Novel highlights hilarious shopping antics

"Confessions of a Shopaholic" is the perfect getaway. The first two pages of Sophie Kinsella's high-energy novel are the hook as the reader is immediately drawn into the developing plot.

The book's main theme is just what the cover suggests - "going broke was never this much fun ..." Kinsella's lead character, Becky Bloomwood, finds herself in a financial debacle with stacks of bills from Visa, her bank and other places Becky likes to shop. She gives her best efforts to duck out of the bills, yet keeps shopping as though she is not in debt.

At one point, Becky picks up the mail, sees a bill from her bank and slides it into a hole in the ground that workers are about to fill with cement. Any tactics that will allow Becky to claim she never saw the bill are considered. She can be quite creative, and her actions are simply so absurd that she makes you laugh until you cry.

The problem with Becky is that she's a shopaholic. She can't make herself stop buying the most frivolous things, no matter how hard she tries. Despite the haunting bills, letters and phone calls, Becky spends enormous amounts of money on a daily basis for things she believes are necessities. However, in any other person's mind, her buying habits are highly unhealthy and unnecessary. But she continues and finds great joy in doing so.

Becky works as a financial journalist in downtown London and lives in a beautiful apartment with her best friend, Suzy, in London's trendiest neighborhood alongside her group of socialite friends, complete with a closet full of the season's chicest fashions.

Realizing she is in trouble, Becky first attempts to cut back her addiction by purchasing a book called "Controlling Your Cash," by David E. Barton. Her efforts to see her pitfalls and what she spends money on are quite hilarious. Every page was full of laughter detailing how Becky manages to dig herself deeper into debt.

Becky then attempts to make more money by getting another job and by making crafts out of her own home. But both of these only provide more trouble for Becky. She certainly has a knack for getting in tight spots. When something goes wrong for Becky, she turns to shopping to feel better. This does not help her financial situation, but she feels it eases her emotions. And that's the important thing for her.

Finally, after her spit of bad luck, Becky actually finds a story that offers her some interest. Her neighbors are in trouble, and she wants to help them. Although she is not confident in her skills as a reporter, she gives it her best shot. Little does she know the events to follow will change her life forever - both socially and financially.
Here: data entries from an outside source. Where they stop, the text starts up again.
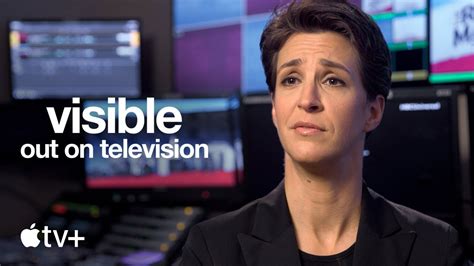 visible: out on television torrent|Visible: Out on Television — Official Trailer .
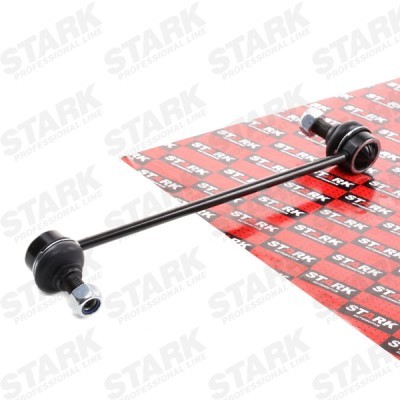 Łącznik Stabilizatora Stark SKST-0230283 SKST-0230283 - foto 2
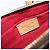 LOUIS VUITTON Borsa a tracolla Monogram Viva Cite MM M51164 LV Auth 200839V Monogramma - vista 18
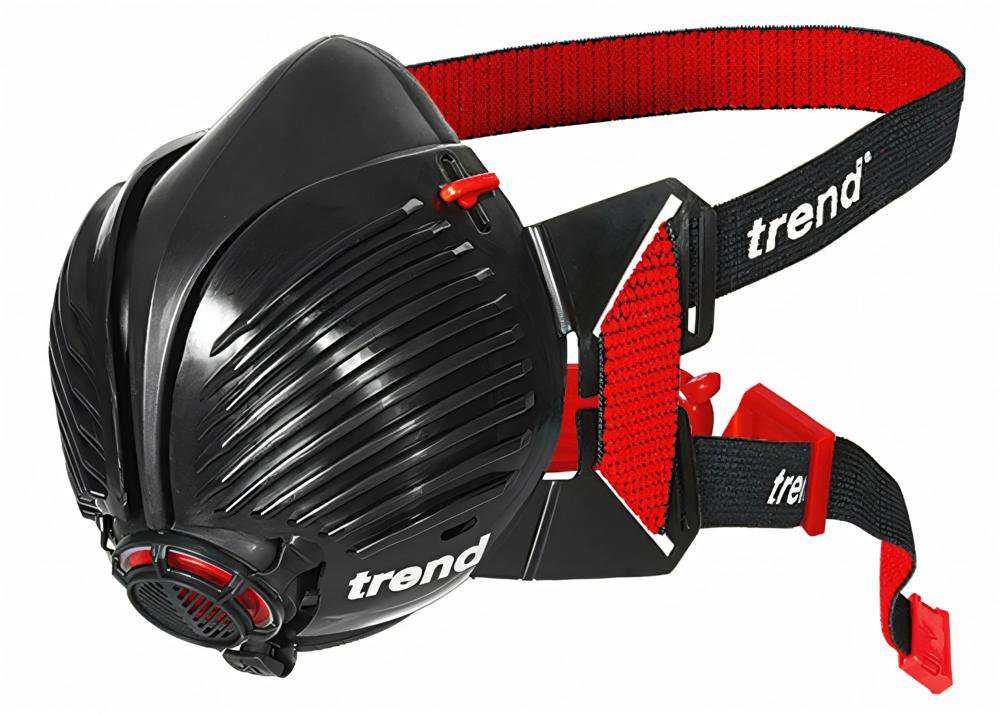 ersatzfilter-atemschutzmaske-trend-t-stealth-1-06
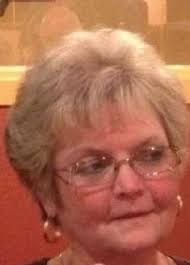 L.R. Giberson Funeral Directors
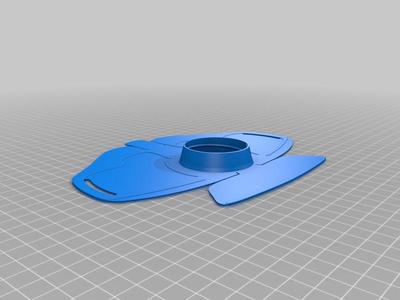 Covid reusable mask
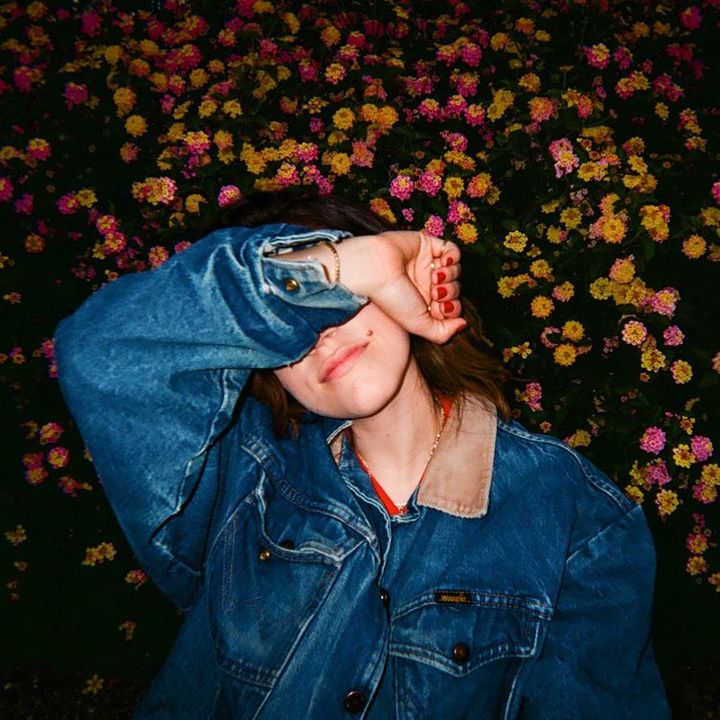 Riah Concerts & Live Tour Dates: 2024-2025 Tickets | Bandsintown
Kinsella is a former financial journalist and the author of the four bestselling "Shopaholic" novels, in addition to her stand-alone New York Times bestseller, "Can you keep a Secret?" She lives in England, where she is at work on her next novel. Kinsella attended university at Oxford, where she studied politics, philosophy and economics before getting her first job as a junior assistant on a magazine for retirees.

Kinsella's books are sold in more than 31 countries and are translated into more than 30 languages. She is married, has two sons, and her husband heads the classics department at a boy's grammar school in England. Kinsella, as mentioned on her Web site, loves to shop but likes to think that she keeps herself in better check than her character, Becky Bloomwood.